Le geste est modeste. Le symbole, lui, est fort. À Butembo, dans le Nord-Kivu, 51 jeunes ont planché dimanche sur les épreuves écrites du concours de recrutement de la Police nationale congolaise (PNC). Une étape décisive, organisée dans la salle Jubilé d’Argent de l’Université de l’Assomption au Congo, pour des candidats appelés à renforcer des effectifs soumis à une pression sécuritaire constante.
Le processus, qui se poursuit dans plusieurs entités de la province, s’inscrit dans une volonté affichée de rajeunissement et de professionnalisation de la police. À Butembo, les épreuves écrites constituaient un préalable aux examens médicaux, considérés comme déterminants dans la sélection finale.
La supervision a été assurée par le commissaire supérieur principal Benda Mukato, directeur de l’école de police de Mugunga, à Beni, entouré de plusieurs autorités policières provinciales. Une session parallèle s’est tenue au même moment à Kambali, dans la commune de Vulamba, signe d’un déploiement simultané du concours sur le territoire.

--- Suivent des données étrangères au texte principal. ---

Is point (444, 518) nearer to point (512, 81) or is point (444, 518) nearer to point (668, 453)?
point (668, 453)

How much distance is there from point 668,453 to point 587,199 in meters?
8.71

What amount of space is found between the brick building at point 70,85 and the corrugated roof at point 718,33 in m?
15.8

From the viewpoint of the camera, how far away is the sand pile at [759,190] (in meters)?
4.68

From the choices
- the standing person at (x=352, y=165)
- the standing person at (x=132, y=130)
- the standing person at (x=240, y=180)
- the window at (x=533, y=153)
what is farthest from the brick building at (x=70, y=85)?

Former des policiers, reconstruire la confiance
Pour les responsables de la PNC, l’enjeu dépasse le simple recrutement. Il s’agit de sélectionner des jeunes « capables, disciplinés et conscients de leurs responsabilités », aptes à assurer la sécurisation des personnes et des biens dans une province marquée par l’insécurité. Les copies seront acheminées à Kinshasa pour correction, avant la publication officielle des résultats. Les candidats retenus devront ensuite passer les tests médicaux, dernière étape avant leur enregistrement et leur départ en formation à Bunia, en Ituri.
Le contenu du concours, centré sur l’éducation civique et la citoyenneté, a été conçu comme un filtre de valeurs autant que de connaissances. Une orientation assumée, à l’heure où la relation entre forces de l’ordre et population reste fragile dans plusieurs zones du pays.

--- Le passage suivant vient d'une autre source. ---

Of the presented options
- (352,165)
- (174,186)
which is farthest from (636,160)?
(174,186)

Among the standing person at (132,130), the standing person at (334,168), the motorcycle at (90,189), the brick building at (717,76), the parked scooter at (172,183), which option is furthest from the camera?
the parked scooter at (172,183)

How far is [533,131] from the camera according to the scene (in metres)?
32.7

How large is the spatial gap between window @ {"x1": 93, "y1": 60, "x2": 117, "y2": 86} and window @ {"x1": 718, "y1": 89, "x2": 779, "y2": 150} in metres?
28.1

Un regret, toutefois, a été formulé par les organisateurs : la faible participation des femmes. Un appel a été lancé aux familles pour encourager davantage les jeunes filles à embrasser la carrière policière, dans un corps encore largement masculin.
À Butembo, ces 51 copies ne changeront pas, à elles seules, l’équation sécuritaire du Nord-Kivu. Mais elles disent une chose : dans un contexte éprouvé, l’État continue de miser sur le recrutement et la formation pour tenter de restaurer l’autorité et la confiance.